Directions: Having found the line that holds "class: Mammalia", give that line and all lines after it again, word for word, through the end of the data below.

Saved data entries

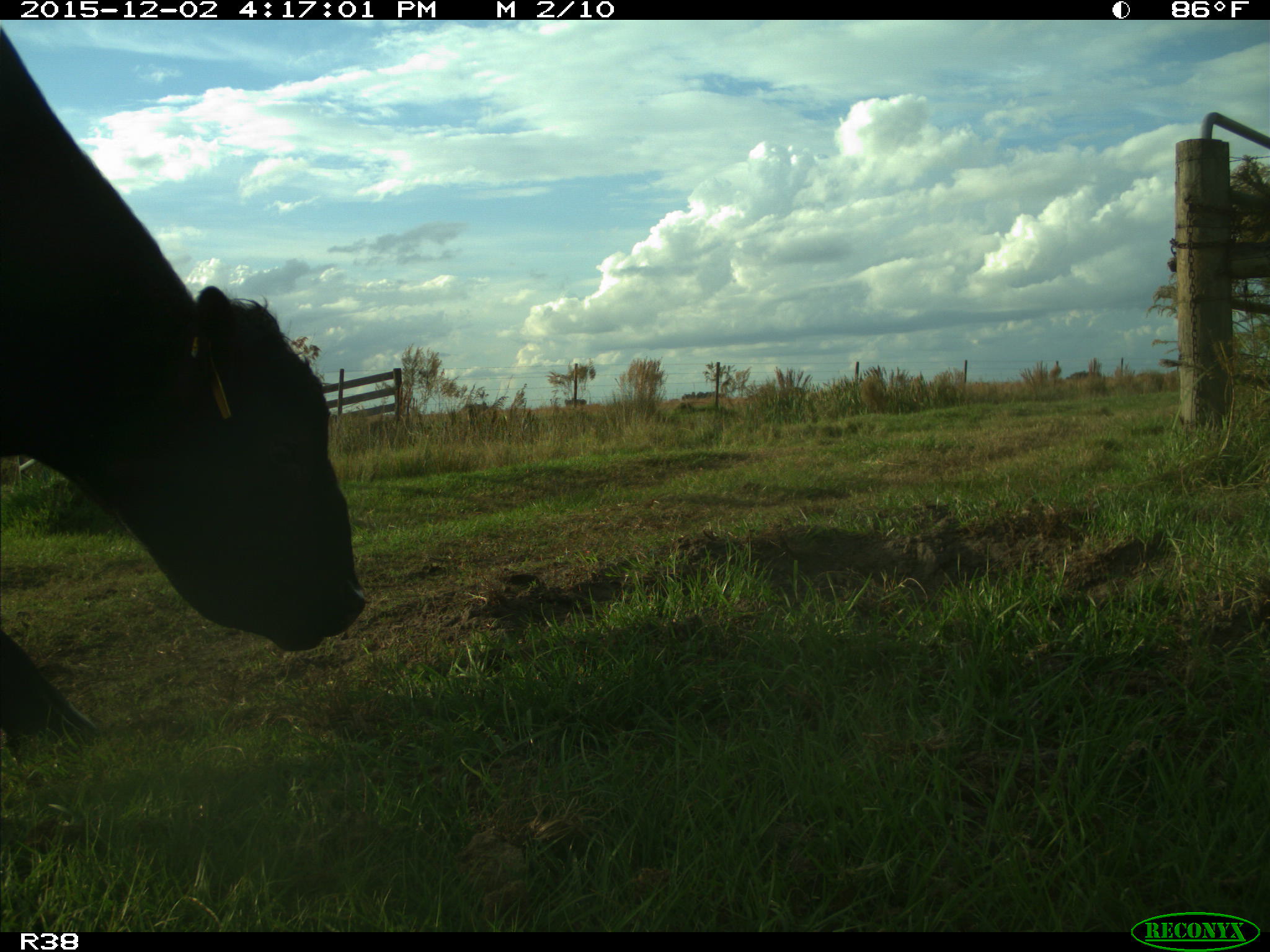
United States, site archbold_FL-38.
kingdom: Animalia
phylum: Chordata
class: Mammalia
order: Artiodactyla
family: Bovidae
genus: Bos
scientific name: Bos taurus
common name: domestic cow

Response box:
class: Mammalia
order: Artiodactyla
family: Bovidae
genus: Bos
scientific name: Bos taurus
common name: domestic cow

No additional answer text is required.